3. Evaluate data tool capabilities

Once you know what your data stack architecture will ideally look like, you can begin assessing tools that provide them.

Your key focus during this process should be on determining what makes each tool unique. Many tools available today offer overlapping functionality, which can lead to needless redundancy within your data stack. Ideally, you'll select solutions that allow you to build a data stack that does exactly what you require — nothing more, and nothing less.

4. Determine how easy it is to achieve data tools' full potential

Another critical consideration when evaluating tools is how much expertise and effort are necessary to get tools to do what you need them to do.

This is important because too often, vendors make promises about their tools' capabilities — but just because a tool can theoretically do something doesn't mean it's easy to do that thing with that tool. A data discovery tool that requires you to install special plugins or write custom code to work with a legacy storage system you depend on, for example, won't deliver as much value as one that supports the storage format out-of-the-box.

5. Assess migration capabilities

No matter which tools you end up choosing to build your data stack, you should strive to ensure that you can migrate to alternative solutions when and if you need.

In theory, the modularity of the modern data stack makes migration easy. But in practice, migration can be challenging. It may require rewriting transformation rules, for example — a lengthy process that requires specialized expertise.

Here again, the point is that just because you can migrate from one tool to another doesn't mean it's going to be easy. Your goal should be to build a stack that enables seamless migration whenever you require.

6. Evaluate tool costs

Consider as well how much data tools will cost. This may seem obvious, but the varying pricing and licensing models that tool vendors use can make it challenging to draw apples-to-apples cost comparisons. One vendor might charge based only on the volume of data you ingest into its tool, for example, while another charges based on data volume as well as the number of different data assets you're working with. Some vendors charge monthly or yearly licensing fees on top of other costs, while others base their fees on usage alone.

A full discussion of how to piece through different data tool pricing models is beyond the scope of this article. But suffice it to say that before committing yourself to a certain tool, take the time to perform an in-depth analysis to gain an accurate estimate of what the tool will actually cost you to use.

7. Evaluate personnel requirements

The capabilities and cost of tools are only part of the equation when it comes to building a data stack that puts you in charge. People are equally critical. To operate your stack effectively, in a way that actually creates business value, you need well-structured teams that can bring what's necessary to put your tools to maximum use.

The depth of expertise that you'll need from your team will vary depending on what your data stack looks like and how complex your data management operations are. But however you decide to build your team, it's critical to think from the start about what they'll need to be able to do. Otherwise, you risk being constrained in your ability to take full advantage of your data stack due to shortcomings within your team.
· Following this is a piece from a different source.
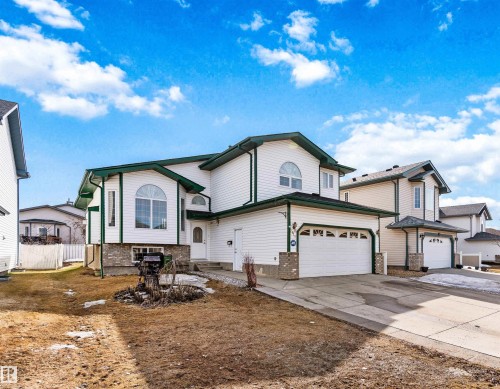 White siding exterior with green trim, arched windows, an attached two-car garage, and a concrete driveway - 2915 151A Avenue Nw, Edmonton, AB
Conclusion: Taking Control of Your Data Stack

In a sense, having so many data tools available today is like eating at a restaurant with dozens of options on the menu: While the breadth of choices available to you is a good thing, it can feel burdensome to determine exactly which selections to make.

I can't tell you what to order for dinner. But I can tell you that when choosing tools to build a data stack, you need to think critically and in-depth about what each tool does and how it does it. Otherwise, you risk creating a set of tools that might seem flexible and modular, but that in practice are just as constricting as the monolithic data platforms of old.